During their annual summit, from October 22 to 24 in Kazan (Russia), the Brics have announced the launch of their own grain marketwhich could then be extended to oilseeds and pulses.
The Brics are a grouping of nine countries – Russia, Brazil, India, China, South Africa, Iran, Egypt, Ethiopia and the United Arab Emirates – which want to counterbalance the economic and political powers of North America and the United Arab Emirates. Western Europe, particularly reduce their dependence on the dollar American.
“Russia, first world wheat exporterhas been striving for years to develop its own commodity pricing mechanisms” to counter Western agricultural commodity exchanges, explains Reuters. And this, even more so after the drop in world prices cereals in recent months.
During the Kazan summit, Vladimir Putin indicated that this scholarship “will contribute to the training ofprice indicators fair and predictable” and “protect national markets from negative external interference, speculation and attempts to create an artificial food shortage”, relays the English agency.

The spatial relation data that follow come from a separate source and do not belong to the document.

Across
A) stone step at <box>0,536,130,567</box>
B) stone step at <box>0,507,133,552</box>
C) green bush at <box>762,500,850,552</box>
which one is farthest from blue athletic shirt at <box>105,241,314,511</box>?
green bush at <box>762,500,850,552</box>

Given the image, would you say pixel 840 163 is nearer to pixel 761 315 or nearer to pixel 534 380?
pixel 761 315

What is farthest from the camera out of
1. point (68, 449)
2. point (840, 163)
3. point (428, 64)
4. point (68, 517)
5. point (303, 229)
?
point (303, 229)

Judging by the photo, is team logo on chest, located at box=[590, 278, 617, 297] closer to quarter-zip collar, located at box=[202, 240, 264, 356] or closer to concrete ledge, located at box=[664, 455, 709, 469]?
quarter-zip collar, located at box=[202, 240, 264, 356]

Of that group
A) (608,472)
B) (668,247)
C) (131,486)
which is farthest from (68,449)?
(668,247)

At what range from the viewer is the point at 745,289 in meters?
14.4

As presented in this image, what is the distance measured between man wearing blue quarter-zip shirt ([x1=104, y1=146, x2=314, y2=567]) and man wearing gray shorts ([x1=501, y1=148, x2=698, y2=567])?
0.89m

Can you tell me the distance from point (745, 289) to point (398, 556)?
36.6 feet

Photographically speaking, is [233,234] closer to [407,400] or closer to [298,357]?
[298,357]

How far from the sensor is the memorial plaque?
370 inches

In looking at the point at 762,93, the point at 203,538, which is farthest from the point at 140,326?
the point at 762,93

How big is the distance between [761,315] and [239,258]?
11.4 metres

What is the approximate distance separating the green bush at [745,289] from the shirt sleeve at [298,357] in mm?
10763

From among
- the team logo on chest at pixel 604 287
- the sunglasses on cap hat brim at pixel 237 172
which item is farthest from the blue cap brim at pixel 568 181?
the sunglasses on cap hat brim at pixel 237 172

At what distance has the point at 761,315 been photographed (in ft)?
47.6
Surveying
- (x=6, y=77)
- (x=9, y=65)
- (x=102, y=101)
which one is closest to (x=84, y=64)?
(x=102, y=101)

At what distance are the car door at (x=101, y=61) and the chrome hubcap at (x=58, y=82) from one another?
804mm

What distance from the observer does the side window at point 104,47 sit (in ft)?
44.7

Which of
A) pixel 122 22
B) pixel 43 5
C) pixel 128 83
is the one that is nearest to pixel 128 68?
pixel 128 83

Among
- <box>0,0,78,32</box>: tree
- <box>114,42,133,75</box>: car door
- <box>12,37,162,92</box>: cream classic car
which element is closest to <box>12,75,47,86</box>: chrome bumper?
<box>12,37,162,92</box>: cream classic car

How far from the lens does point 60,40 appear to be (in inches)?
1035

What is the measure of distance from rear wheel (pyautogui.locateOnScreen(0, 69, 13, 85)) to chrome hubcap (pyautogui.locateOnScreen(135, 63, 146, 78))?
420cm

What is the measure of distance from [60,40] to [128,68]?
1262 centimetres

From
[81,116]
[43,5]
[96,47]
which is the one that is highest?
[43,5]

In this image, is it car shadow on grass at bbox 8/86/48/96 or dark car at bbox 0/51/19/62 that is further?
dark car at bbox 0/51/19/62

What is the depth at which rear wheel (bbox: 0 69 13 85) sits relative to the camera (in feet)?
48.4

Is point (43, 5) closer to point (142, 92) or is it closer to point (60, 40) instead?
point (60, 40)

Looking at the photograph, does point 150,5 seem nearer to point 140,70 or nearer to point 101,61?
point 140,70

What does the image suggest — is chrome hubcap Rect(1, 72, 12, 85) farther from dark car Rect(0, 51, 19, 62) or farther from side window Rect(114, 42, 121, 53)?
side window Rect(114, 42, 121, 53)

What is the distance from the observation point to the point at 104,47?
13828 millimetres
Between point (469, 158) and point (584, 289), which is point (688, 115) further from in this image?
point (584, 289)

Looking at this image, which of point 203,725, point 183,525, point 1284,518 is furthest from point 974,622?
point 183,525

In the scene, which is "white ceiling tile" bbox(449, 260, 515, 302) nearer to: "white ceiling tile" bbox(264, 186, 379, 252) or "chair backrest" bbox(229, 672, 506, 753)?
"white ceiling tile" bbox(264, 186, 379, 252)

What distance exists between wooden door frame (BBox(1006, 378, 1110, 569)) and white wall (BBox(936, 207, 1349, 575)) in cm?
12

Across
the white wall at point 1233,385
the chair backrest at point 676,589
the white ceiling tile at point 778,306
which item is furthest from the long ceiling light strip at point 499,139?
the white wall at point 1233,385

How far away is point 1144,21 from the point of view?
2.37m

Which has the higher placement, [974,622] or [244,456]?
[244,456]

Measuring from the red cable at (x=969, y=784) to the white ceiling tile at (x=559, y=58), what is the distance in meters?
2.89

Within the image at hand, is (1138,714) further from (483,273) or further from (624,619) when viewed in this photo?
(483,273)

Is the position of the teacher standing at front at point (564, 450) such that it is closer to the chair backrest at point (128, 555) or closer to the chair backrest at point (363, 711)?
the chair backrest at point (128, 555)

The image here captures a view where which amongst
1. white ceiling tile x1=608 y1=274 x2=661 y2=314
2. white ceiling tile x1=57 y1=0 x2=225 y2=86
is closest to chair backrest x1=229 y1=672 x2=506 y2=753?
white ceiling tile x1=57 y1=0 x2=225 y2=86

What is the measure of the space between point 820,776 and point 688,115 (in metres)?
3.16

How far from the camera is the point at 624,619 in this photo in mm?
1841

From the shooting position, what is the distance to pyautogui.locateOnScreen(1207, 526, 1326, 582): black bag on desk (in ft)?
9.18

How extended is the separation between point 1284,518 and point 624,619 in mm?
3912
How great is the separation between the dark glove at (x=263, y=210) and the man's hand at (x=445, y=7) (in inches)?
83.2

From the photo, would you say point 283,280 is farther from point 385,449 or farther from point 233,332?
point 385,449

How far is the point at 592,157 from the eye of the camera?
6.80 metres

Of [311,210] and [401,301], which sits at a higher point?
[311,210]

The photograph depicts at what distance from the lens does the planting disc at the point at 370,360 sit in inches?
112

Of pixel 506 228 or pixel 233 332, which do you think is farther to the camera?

“Is Russia creating a new bilateral trade channel? », asked Michael Zuzolo, of Global Commodity Analytics and Consulting, at the end of October, relayed by AFP. “The fear is that the relationships they (the Russians) seek to develop will replace calls for tenders and will be more opaque”, at the risk of harm major exporters which are not part of it, notably Europe and the United States.
The Brics weigh heavily in the global cereal landscape. According to figures from the International Grains Council, only Brazil and Russia accounted for approximately the 2023/24 campaign. 27% of world wheat exports and 23% of corn exports.
But this new agricultural exchange, which will be accompanied by the creation of a futures market, could be long and laborious to set up. For questions of transparency and reliability, in particular: it cannot be said that market operators, particularly Western ones, trust a body dominated by countries like Russia or China.
Without many operators, the futures market could also lack liquidity, and therefore dynamism.
“Due to the advantages that established exchanges have in terms of clients, infrastructure, history and liquidity, it will take some time for the new exchange to catch up,” Yaroslav Lissovolik, director of the think tank BRICS+ Analytics.
Some analysts finally question the real usefulness of this project initiated by Russia, knowing that other members of the Brics (India, China, Brazil and South Africa in particular) already have platforms for well-established trade in agricultural products.